● **The task**
Return each of the items below word for word, omitting the pictures.

----

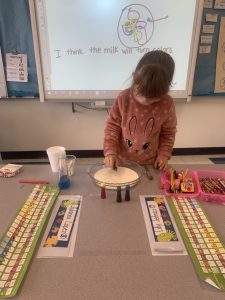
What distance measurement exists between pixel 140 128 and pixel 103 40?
1400 millimetres

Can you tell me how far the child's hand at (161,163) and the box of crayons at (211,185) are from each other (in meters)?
0.14

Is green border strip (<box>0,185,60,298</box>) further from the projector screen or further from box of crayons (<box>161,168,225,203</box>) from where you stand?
the projector screen

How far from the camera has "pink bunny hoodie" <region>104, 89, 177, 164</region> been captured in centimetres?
111

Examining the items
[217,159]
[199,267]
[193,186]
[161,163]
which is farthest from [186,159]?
[199,267]

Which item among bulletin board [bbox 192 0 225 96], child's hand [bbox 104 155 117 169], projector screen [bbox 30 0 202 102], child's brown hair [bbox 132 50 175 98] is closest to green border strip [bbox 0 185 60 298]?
child's hand [bbox 104 155 117 169]

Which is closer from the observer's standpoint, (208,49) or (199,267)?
(199,267)

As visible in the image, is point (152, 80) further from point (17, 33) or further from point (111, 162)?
point (17, 33)

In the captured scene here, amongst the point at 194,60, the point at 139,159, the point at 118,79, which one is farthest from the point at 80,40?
the point at 139,159

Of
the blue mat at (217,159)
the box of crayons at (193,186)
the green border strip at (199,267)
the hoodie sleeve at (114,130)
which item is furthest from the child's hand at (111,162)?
the blue mat at (217,159)

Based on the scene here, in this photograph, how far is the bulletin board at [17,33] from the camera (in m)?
2.08

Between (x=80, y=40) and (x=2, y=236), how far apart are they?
6.36 ft

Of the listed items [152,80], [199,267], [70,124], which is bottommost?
[70,124]

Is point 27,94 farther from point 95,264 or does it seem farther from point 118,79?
point 95,264

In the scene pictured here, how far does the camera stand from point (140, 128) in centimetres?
113
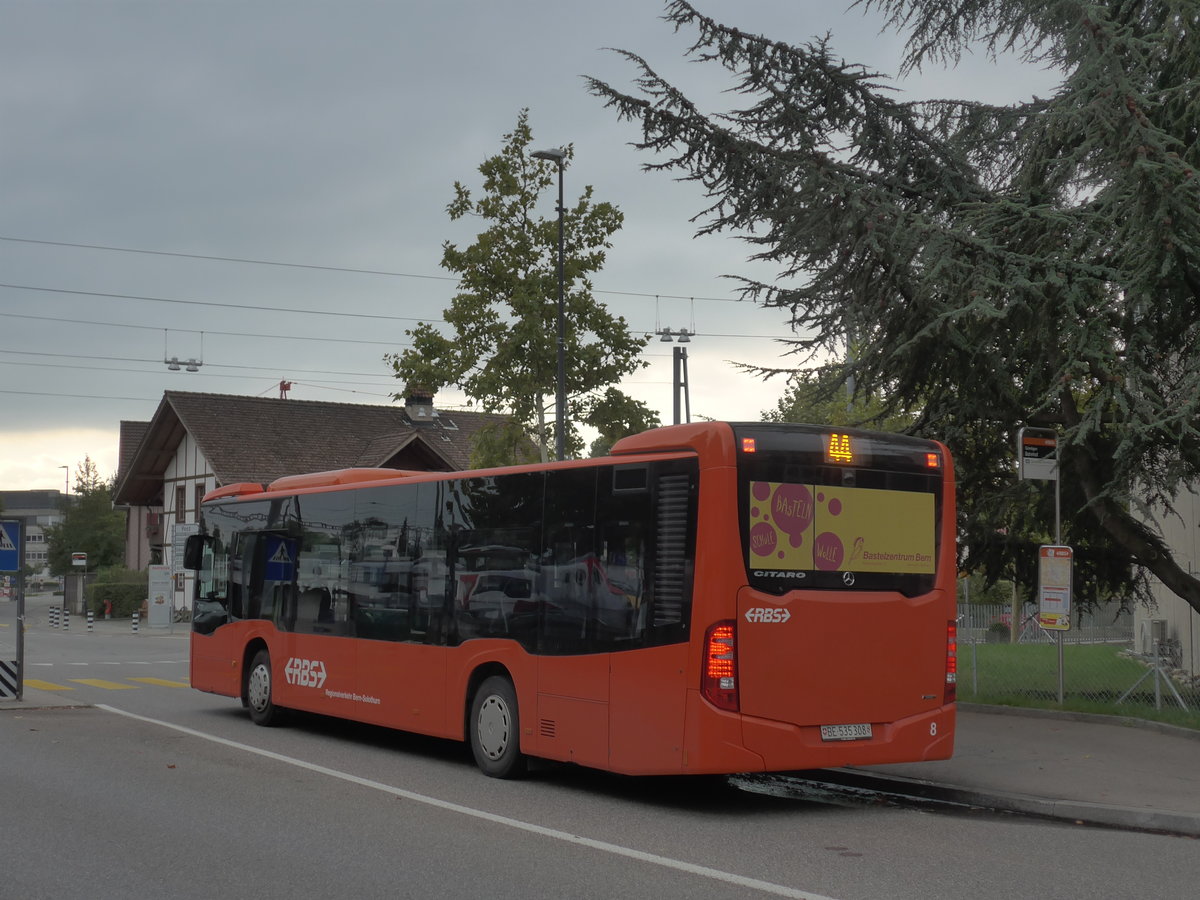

----

● **Full output**
What distance measurement exists between pixel 140 128 and pixel 103 40?
1400 millimetres

Can you tell me how far the child's hand at (161,163) and the box of crayons at (211,185) are from each other (in meters)?
0.14

Is green border strip (<box>0,185,60,298</box>) further from the projector screen or further from box of crayons (<box>161,168,225,203</box>) from where you stand?
the projector screen

How far from the camera has "pink bunny hoodie" <region>104, 89, 177, 164</region> been captured in centimetres?
111

Examining the items
[217,159]
[199,267]
[193,186]
[161,163]
which is farthest from [186,159]?
[199,267]

Which item among bulletin board [bbox 192 0 225 96], child's hand [bbox 104 155 117 169], projector screen [bbox 30 0 202 102], child's brown hair [bbox 132 50 175 98] is closest to green border strip [bbox 0 185 60 298]?
child's hand [bbox 104 155 117 169]

Which is closer from the observer's standpoint, (208,49) or (199,267)?
(199,267)

As visible in the image, is point (152, 80) further from point (17, 33) or further from point (111, 162)?
point (17, 33)

In the captured scene here, amongst the point at 194,60, the point at 139,159, the point at 118,79, which one is farthest from the point at 80,40?
the point at 139,159

Of
the blue mat at (217,159)
the box of crayons at (193,186)
the green border strip at (199,267)
the hoodie sleeve at (114,130)
which item is furthest from the child's hand at (111,162)?
the blue mat at (217,159)

Based on the scene here, in this photograph, how far is the bulletin board at [17,33] from the camera (in m)?
2.08

Between (x=80, y=40) and (x=2, y=236), how far apart are they?
6.36 ft

Of the listed items [152,80], [199,267], [70,124], which is bottommost?
[70,124]

Is point 27,94 farther from point 95,264 or does it seem farther from point 118,79?
point 95,264

In the scene pictured here, how far does the camera stand from point (140, 128) in centimetres?
113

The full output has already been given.